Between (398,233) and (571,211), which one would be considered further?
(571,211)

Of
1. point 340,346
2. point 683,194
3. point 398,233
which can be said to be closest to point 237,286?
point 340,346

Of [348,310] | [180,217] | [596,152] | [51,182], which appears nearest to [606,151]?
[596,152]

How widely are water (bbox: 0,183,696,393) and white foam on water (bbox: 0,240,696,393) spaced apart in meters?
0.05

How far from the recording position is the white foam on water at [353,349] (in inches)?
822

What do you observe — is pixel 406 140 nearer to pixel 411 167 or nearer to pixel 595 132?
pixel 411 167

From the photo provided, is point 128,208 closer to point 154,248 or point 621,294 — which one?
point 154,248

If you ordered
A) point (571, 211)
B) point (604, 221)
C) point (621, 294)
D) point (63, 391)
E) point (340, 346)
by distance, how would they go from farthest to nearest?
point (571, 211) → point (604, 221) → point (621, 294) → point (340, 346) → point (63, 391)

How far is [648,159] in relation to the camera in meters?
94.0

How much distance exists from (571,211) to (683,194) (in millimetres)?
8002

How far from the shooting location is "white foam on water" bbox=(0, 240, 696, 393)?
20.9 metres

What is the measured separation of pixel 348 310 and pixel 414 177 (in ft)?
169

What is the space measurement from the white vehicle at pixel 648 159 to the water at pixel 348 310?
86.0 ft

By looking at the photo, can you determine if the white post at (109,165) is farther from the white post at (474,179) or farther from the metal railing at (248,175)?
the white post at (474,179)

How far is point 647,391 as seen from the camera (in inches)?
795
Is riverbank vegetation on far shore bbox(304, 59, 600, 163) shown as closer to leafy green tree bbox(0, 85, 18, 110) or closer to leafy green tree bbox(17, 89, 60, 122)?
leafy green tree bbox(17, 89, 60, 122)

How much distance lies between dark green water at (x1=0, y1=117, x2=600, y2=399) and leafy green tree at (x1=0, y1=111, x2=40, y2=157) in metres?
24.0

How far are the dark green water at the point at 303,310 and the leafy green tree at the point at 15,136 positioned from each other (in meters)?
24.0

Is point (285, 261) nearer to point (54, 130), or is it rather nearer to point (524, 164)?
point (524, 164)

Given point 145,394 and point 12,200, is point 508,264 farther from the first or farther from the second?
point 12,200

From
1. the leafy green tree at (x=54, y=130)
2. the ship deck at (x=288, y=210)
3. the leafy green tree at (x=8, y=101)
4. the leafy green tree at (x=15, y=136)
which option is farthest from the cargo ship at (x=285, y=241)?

◇ ◇ ◇ ◇ ◇

# [Instructions to follow]
Return the lines above unchanged, from the first one through the line containing "point (571, 211) →", including that line.

# [Task result]
Between (398,233) and (571,211), which one would be considered further?
(571,211)

Of
1. point 340,346
2. point 683,194
3. point 398,233
which can be said to be closest to point 237,286?
point 340,346

Of [348,310] | [180,217] | [596,152] | [51,182], which appears nearest to [606,151]?
[596,152]

How widely are water (bbox: 0,183,696,393) and white foam on water (bbox: 0,240,696,393) spaced apart in meters?
0.05

How far from the recording position is the white foam on water at [353,349] (in inches)?
822

What do you observe — is pixel 406 140 nearer to pixel 411 167 or nearer to pixel 595 132?
pixel 411 167

From the photo provided, is point 128,208 closer to point 154,248 or point 621,294 — which one?
point 154,248

If you ordered
A) point (571, 211)
B) point (604, 221)
C) point (621, 294)
D) point (63, 391)
E) point (340, 346)
by distance, how would they go from farthest to nearest?
point (571, 211) → point (604, 221) → point (621, 294) → point (340, 346) → point (63, 391)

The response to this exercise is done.